Faced with an uncertain environment, should one plan less or more? We have encountered this question a few times under different courses here. Even in very uncertain environments, planning by scenario-building helps build expectations, more than anything else. I built two scenarios for my Term IV GPA, a best-case scenario and a worst-case scenario, faced with the uncertainty of the way grades are allotted, as well as the uncertainty arising from my middling, ambiguous position in most subjects. The best-case scenario predicted a TG of 7.4 and the worst-case one, 6.33. It turns out that, with minor internal adjustments, my TG has actually come out at exactly 7.4. Maybe I'll become a good strategic planner :) (of course, I didn't have to make any personal resource allocations based on the scenarios).

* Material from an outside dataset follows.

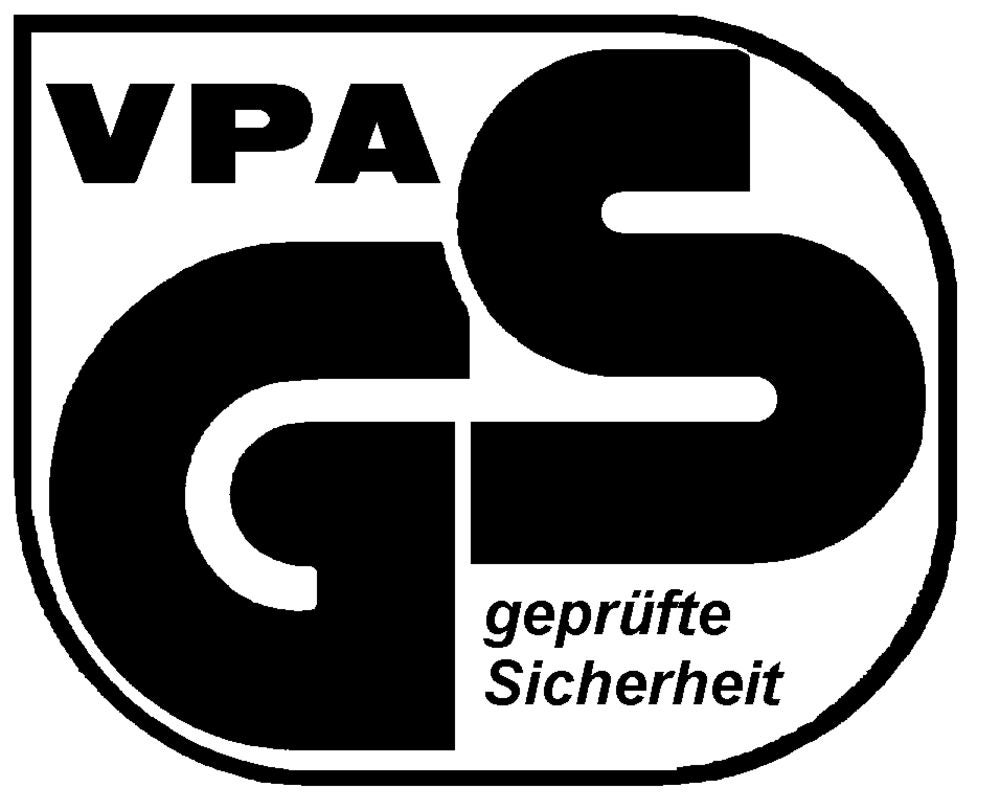 graph_gs_vpa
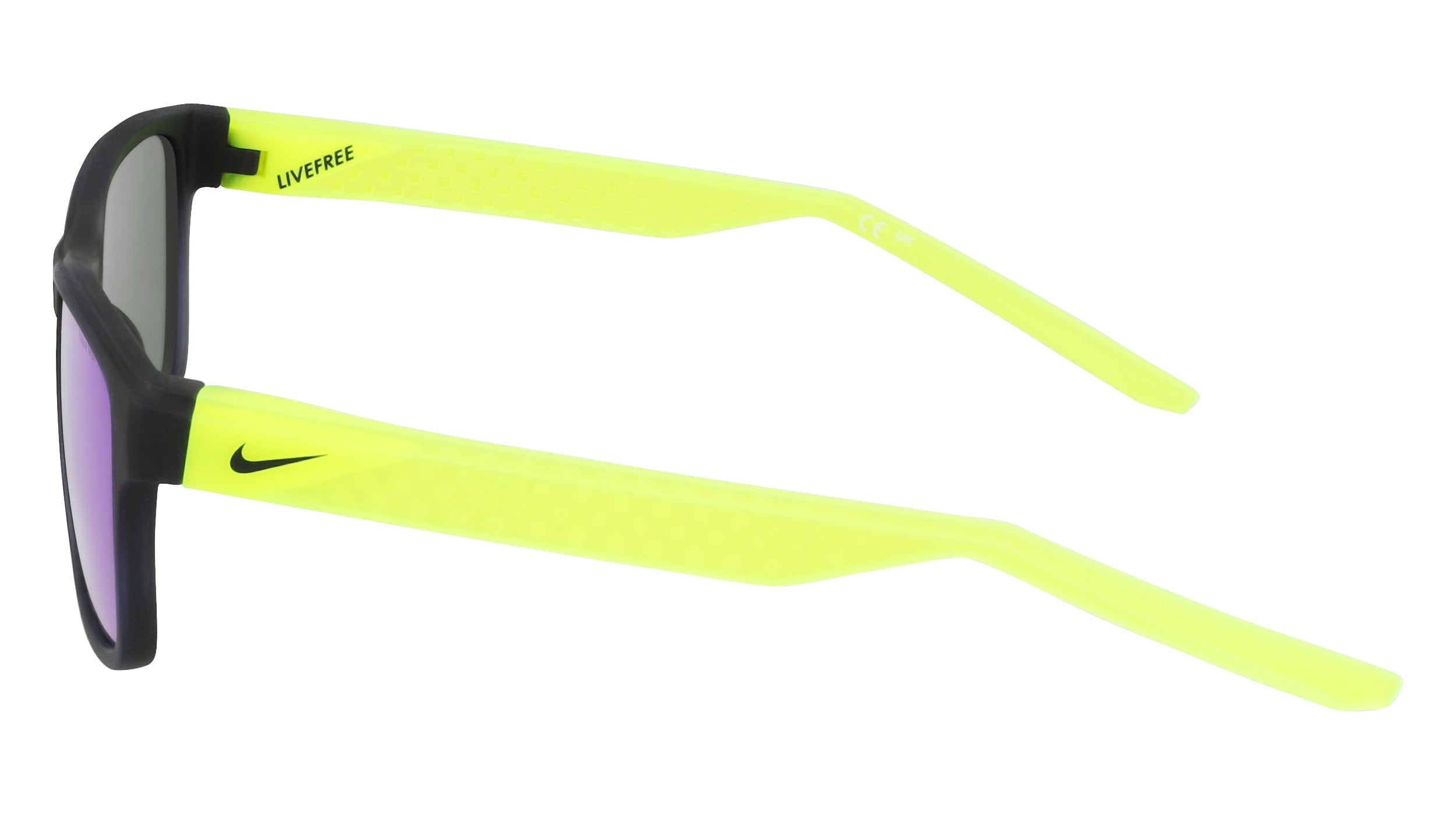 NIKE LIVEFREE CLASSIC EV24011 003 53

Tuesday, November 01, 2005

Diwali, dingos, etc.

The hostels and other buildings are illuminated with lights and rangoli-s are being created in each hostel as Diwali gets celebrated on campus. There was to be a round of fireworks in the Commercial Plaza as well. Let's see what's for dinner today. But otherwise, it has been pretty much like any other holiday. When we went to the city a couple of days ago, it seemed to be gearing up for the occasion, with myriad small stalls selling all kinds of stuff set up.

There has been some development on another count too. The stray dogs on campus, who have multiplied prodigiously in recent times, have suddenly turned more aggressive and wild. There was a dog-bite incident at night a couple of days ago to which we were close witnesses. The following day, a few of the dogs were picked up and taken away, but many of them continue to fight internecine wars and trouble people. With all due respect to animal lovers, these dogs are a big menace and must be treated accordingly.